Usai kegiatan di Polres Aceh Tamiang, Kapolda Aceh dan rombongan melanjutkan silaturahmi ke Pendopo Bupati Aceh Tamiang. Kedatangan rombongan disambut langsung Bupati Aceh Tamiang bersama Ketua TP-PKK, unsur Forkopimda, Ketua DPRK, Kajari, Ketua Mahkamah Syariah, Ketua Pengadilan Negeri, Ketua MPU, Ketua MAA, Ketua MPD, pimpinan Bank Aceh Syariah, Direktur PDAM, serta sejumlah tokoh daerah lainnya.
Prosesi penyambutan berlangsung khidmat melalui pengalungan bunga dan prosesi tepung tawar kepada Kapolda Aceh beserta Ketua Bhayangkari Daerah Aceh.
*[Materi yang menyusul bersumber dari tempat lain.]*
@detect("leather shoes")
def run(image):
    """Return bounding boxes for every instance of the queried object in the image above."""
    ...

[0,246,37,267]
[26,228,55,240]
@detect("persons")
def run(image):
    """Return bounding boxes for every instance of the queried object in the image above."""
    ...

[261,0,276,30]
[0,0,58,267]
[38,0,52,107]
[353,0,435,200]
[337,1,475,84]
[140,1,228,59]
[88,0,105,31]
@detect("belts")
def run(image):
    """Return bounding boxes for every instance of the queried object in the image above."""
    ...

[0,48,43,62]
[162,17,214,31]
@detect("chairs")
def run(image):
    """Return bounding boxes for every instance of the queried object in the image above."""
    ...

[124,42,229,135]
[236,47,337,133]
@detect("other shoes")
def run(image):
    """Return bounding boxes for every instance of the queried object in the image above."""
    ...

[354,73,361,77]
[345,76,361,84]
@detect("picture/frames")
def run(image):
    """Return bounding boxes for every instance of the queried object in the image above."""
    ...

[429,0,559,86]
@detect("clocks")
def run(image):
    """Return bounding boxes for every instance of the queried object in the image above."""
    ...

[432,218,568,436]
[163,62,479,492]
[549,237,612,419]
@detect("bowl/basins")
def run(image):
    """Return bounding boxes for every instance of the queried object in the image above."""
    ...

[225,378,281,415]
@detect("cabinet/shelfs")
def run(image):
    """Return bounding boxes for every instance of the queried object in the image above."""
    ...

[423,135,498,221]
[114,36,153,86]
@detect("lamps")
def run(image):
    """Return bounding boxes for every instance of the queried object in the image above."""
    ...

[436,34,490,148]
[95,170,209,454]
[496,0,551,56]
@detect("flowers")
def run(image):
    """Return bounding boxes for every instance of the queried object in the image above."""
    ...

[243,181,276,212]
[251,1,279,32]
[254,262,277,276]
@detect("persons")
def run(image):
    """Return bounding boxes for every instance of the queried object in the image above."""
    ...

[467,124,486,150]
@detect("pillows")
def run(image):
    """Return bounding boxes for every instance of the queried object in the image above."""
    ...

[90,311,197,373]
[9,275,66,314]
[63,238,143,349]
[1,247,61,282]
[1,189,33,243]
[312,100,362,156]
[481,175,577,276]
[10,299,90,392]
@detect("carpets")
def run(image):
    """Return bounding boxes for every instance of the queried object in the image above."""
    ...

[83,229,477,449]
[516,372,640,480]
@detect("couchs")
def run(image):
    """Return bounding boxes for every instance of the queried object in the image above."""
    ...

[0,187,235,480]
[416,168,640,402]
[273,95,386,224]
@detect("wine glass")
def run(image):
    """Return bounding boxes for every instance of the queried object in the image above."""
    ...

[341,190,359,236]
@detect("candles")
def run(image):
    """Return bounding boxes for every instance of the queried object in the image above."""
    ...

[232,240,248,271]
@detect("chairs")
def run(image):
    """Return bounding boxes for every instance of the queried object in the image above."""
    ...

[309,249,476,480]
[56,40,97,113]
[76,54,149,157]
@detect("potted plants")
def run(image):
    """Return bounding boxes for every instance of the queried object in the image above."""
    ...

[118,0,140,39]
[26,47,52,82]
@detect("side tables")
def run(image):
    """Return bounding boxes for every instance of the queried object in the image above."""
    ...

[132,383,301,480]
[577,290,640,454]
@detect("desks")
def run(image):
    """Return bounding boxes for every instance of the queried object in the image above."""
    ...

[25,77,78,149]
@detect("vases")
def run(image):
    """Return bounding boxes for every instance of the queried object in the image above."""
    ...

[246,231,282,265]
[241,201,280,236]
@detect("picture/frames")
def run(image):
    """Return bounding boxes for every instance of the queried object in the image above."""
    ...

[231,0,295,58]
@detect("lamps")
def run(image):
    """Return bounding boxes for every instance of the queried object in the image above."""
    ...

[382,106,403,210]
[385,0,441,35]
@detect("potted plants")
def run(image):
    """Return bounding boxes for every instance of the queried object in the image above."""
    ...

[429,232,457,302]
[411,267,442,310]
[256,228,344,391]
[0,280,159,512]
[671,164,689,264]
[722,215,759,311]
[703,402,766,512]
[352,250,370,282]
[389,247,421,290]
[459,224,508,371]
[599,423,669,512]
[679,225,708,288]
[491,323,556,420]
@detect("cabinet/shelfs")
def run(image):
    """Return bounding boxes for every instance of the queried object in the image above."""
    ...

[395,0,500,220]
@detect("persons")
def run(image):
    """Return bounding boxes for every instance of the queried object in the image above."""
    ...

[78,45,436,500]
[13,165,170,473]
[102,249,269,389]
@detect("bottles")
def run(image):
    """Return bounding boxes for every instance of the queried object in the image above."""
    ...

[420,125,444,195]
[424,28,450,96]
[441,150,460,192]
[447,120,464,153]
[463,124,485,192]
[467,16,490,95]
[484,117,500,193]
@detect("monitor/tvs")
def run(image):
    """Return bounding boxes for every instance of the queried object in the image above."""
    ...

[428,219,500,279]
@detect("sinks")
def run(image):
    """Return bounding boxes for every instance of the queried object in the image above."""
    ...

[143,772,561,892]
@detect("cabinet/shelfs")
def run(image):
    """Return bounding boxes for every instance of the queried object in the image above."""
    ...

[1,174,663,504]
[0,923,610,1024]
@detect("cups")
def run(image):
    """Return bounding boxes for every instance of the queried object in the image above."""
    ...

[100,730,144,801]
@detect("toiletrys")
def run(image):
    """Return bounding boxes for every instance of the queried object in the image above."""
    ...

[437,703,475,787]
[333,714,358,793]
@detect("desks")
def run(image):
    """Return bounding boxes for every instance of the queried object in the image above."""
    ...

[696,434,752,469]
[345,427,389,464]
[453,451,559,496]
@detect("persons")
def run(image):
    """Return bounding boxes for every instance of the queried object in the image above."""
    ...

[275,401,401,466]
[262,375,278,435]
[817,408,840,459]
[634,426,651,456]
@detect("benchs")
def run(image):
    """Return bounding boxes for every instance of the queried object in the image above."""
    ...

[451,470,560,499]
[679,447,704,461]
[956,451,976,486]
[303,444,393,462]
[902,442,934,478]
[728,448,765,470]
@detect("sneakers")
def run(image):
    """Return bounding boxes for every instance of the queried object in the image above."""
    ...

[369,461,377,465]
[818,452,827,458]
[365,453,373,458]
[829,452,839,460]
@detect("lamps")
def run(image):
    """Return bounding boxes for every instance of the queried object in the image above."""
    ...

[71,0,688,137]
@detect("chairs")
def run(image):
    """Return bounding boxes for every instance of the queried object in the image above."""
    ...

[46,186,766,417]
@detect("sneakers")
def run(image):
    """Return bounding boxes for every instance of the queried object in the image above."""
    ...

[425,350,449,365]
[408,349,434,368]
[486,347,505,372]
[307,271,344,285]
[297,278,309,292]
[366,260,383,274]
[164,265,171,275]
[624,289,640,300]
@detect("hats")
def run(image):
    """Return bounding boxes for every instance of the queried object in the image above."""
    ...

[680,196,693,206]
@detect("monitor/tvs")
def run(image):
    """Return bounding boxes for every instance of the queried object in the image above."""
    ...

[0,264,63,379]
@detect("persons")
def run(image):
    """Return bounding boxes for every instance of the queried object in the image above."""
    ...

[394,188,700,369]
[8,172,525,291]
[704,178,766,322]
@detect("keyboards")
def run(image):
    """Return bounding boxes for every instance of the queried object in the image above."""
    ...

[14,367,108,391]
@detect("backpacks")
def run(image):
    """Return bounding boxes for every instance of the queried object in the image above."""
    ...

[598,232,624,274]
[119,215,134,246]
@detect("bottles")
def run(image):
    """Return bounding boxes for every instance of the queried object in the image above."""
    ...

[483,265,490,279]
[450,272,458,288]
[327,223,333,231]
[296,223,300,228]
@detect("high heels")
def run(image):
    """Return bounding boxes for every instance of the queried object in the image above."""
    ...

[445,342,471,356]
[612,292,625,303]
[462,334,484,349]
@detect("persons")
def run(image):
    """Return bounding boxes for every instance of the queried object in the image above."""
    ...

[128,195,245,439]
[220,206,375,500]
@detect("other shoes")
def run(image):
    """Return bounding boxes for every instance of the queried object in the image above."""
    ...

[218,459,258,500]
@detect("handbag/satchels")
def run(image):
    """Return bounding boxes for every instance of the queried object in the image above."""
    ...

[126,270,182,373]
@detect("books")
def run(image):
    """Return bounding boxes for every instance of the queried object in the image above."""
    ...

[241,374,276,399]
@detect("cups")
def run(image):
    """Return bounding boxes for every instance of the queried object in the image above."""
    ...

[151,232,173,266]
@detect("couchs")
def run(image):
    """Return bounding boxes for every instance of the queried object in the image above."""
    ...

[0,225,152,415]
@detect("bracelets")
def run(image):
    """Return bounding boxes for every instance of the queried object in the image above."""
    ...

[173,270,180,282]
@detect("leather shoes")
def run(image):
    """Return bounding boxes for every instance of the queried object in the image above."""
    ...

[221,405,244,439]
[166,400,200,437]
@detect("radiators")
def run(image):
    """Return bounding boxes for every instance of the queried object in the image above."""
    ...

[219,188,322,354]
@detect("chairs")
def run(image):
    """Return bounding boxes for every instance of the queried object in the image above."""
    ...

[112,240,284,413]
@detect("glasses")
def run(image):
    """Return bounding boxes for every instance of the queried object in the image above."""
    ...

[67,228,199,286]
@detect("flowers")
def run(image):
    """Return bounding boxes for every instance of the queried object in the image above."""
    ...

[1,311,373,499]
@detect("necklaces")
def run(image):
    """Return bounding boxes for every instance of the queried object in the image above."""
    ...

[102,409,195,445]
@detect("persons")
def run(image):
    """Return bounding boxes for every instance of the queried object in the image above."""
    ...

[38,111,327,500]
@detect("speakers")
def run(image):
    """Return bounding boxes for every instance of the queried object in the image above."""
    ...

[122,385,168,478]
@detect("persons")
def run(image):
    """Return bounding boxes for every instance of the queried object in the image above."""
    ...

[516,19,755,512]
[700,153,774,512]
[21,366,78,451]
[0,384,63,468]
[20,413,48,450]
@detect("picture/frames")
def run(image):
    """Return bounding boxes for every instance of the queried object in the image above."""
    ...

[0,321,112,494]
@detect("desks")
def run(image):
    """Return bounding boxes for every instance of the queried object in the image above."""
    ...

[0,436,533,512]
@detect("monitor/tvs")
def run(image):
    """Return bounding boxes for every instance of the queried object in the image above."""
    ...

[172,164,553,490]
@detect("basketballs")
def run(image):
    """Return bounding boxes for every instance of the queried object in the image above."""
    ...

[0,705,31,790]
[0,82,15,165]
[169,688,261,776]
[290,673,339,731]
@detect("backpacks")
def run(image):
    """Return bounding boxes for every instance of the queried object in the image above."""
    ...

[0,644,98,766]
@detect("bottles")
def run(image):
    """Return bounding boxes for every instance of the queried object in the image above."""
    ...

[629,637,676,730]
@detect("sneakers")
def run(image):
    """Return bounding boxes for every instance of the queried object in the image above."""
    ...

Dalam sambutannya, Bupati Aceh Tamiang menyampaikan apresiasi atas perhatian dan dukungan Polda Aceh terhadap masyarakat, khususnya dalam percepatan pembangunan fasilitas hunian bagi personel terdampak bencana.
Sementara itu, Kapolda Aceh kembali menegaskan bahwa sinergitas antara Polri, pemerintah daerah, TNI, dan seluruh elemen masyarakat merupakan faktor penting dalam menjaga keamanan sekaligus mendukung percepatan pembangunan daerah.
“Situasi keamanan yang aman dan kondusif harus terus dijaga bersama agar pembangunan daerah, pelayanan publik, serta aktivitas masyarakat dapat berjalan optimal,” pungkasnya.